Extracted text below:

Dementia Centred

Prof Emma Reynish's picture

By Prof. Emma Reynish

December 6th, 2016

Reflection and action on outcomes of dementia

In England and Wales more people now die of Alzheimer's disease and other dementias than anything else. A similar picture is most likely to exist for the rest of the UK. For healthcare professionals who are involved in the management of people with dementia, this news offers an opportunity for reflection and action. What does this mean for us and our approach to the older population? 

Three factors are noted as contributing to this statistic:

  • People are living longer than ever before, and with increasing age being the most significant risk factor for dementia it follows that mortality due to dementia is reflecting this trend.
  • Improvements in detection and diagnosis of dementia are leading to more people being identified as having dementia, leading to an increased reporting on death certificates. Department of Health initiatives starting with the Prime Minister's Challenge, and the introduction of the dementia Commissioning for Quality and Innovation (CQUIN) in acute hospitals have probably had an influence here. Methodological changes in the coding of dementia have also played their part.
  • Finally, mortality rates for the other diseases with high mortality rates - coronary heart disease, cerebrovascular disease (such as stroke), chronic lower respiratory disease (such as emphysema and chronic bronchitis), and lung cancer - have declined continually since analysis began in 2001. These changes are attributed to improved treatment and prevention. This fact in itself feeds into the first point mentioned and has resulted in people living longer.

In the news coverage of this Office of National Statistics (ONS) finding, little has been mentioned about this final point and yet the success of improved treatment and prevention for conditions such as coronary heart disease and cerebrovascular disease should perhaps both be celebrated and used as a template for advancing the management of dementia. The urgent need for a “cure” that is the battle cry from many dementia charities should be put into the context of the enormous progress that has been made in the fields of coronary heart disease and cerebrovascular disease in the last 40 years. Neither of these conditions have a known “cure” and yet with meticulous research that has exposed risk factors, increased basic pathophysiological and clinical understanding, fine-tuned diagnosis and allowed the stepwise development of interventions, however big or small, people are now dying less frequently than before from these conditions. 

The prevention story for both of these conditions is strong. It has been developed from the basis of epidemiological research on risk factors but has metamorphosed to a double-pronged approach with both primary (before disease onset) and secondary (from the point of disease onset) prevention being important aspects of clinical management.

End of Extracted text.
Given records below:

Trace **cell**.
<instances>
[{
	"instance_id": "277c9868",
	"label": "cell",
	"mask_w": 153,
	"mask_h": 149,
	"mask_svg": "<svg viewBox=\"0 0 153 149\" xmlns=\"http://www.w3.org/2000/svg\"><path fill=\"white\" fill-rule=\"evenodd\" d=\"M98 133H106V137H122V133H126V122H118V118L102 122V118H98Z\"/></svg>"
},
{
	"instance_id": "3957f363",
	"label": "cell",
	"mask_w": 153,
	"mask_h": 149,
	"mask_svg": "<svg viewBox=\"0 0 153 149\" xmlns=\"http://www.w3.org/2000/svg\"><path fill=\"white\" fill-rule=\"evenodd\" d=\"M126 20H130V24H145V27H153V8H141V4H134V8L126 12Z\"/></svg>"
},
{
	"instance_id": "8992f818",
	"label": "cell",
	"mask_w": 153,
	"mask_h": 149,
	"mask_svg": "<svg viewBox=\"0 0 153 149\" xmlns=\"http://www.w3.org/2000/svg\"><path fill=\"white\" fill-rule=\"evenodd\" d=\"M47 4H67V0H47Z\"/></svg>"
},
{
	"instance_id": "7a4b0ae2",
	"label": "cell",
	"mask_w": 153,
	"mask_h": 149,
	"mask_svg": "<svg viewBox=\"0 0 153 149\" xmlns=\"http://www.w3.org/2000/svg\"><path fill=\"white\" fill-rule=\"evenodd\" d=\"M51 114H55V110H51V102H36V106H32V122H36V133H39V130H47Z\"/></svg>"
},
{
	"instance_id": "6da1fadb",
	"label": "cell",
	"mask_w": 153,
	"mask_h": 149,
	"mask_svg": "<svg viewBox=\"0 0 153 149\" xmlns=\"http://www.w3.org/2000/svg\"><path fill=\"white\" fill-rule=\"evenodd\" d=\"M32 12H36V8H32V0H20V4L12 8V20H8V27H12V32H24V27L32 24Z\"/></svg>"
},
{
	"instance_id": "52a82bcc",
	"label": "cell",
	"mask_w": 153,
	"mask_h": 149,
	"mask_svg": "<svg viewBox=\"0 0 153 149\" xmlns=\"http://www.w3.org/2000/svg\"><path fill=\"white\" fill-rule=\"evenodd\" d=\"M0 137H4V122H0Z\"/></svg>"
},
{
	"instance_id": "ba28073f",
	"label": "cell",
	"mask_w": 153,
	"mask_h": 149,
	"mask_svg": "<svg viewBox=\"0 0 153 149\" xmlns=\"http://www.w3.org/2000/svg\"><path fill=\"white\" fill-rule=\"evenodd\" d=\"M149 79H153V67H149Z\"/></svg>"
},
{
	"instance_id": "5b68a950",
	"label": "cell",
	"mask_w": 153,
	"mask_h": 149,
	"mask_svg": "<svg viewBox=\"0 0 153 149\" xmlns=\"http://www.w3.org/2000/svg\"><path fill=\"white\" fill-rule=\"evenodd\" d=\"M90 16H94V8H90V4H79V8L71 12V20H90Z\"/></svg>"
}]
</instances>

End of Given records.

◆ **What the task requires**
Can you write the next part of the article on dementia deaths and prevention, picking up after its closing sentence on primary and secondary prevention?

◆ **Reply**
For many medical practitioners the changes in life expectancy of the population have been visible within the context of our own clinical practice. During my house officer posts in the early 1990s people in their 80s were the regular population of geriatric medicine wards, and 90-year-olds were rare. Today ward rounds predominantly visit people in their 90s and people in their second century of life are not unremarkable. Unfortunately, these are now the people who are at risk of dying and more often than not a dementia diagnosis is part of their multi-morbidity. In the ONS report the leading cause of death in both males and females over the age of 80 was dementia. This is a new population for clinical medicine but also a new and fascinating population for epidemiological study. 

Epidemiological studies form the backbone of the prevention story and allow hypotheses to be generated and tested. Applying this to the field of dementia (whether primary or secondary prevention) opens many avenues to the improvement of dementia management and subsequent outcome without even straying into the domain of a “cure”.

Dementia research and understanding lags the field of coronary heart disease and cerebrovascular disease but even now mid-life risk factors are known to be predictors of later life dementia onset and clinical research is starting to examine prevention strategies. The prevention framework also gives us the option of secondary prevention. What does or could this look like in the field of dementia? Clinical management that focuses on the prevention of further decline springs to mind, with a maintenance of physical, cognitive and social activity, and active prevention of delirium and falls, to name but a few possible strands to the intervention. 

For healthcare professionals who are involved in the management of people with dementia, this ONS report offers ideas for the future. The opportunities to continue to build our understanding, generate and test hypotheses and deliver increasingly precise clinical care to the subgroups of this population who have the greatest potential for benefit (personalised clinical management) are vast. We should be heartened by the results of reduced mortality that have been reported for other conditions, and by learning from their progress start to realise that the opportunity to improve the outcomes of our patients with dementia is within sight.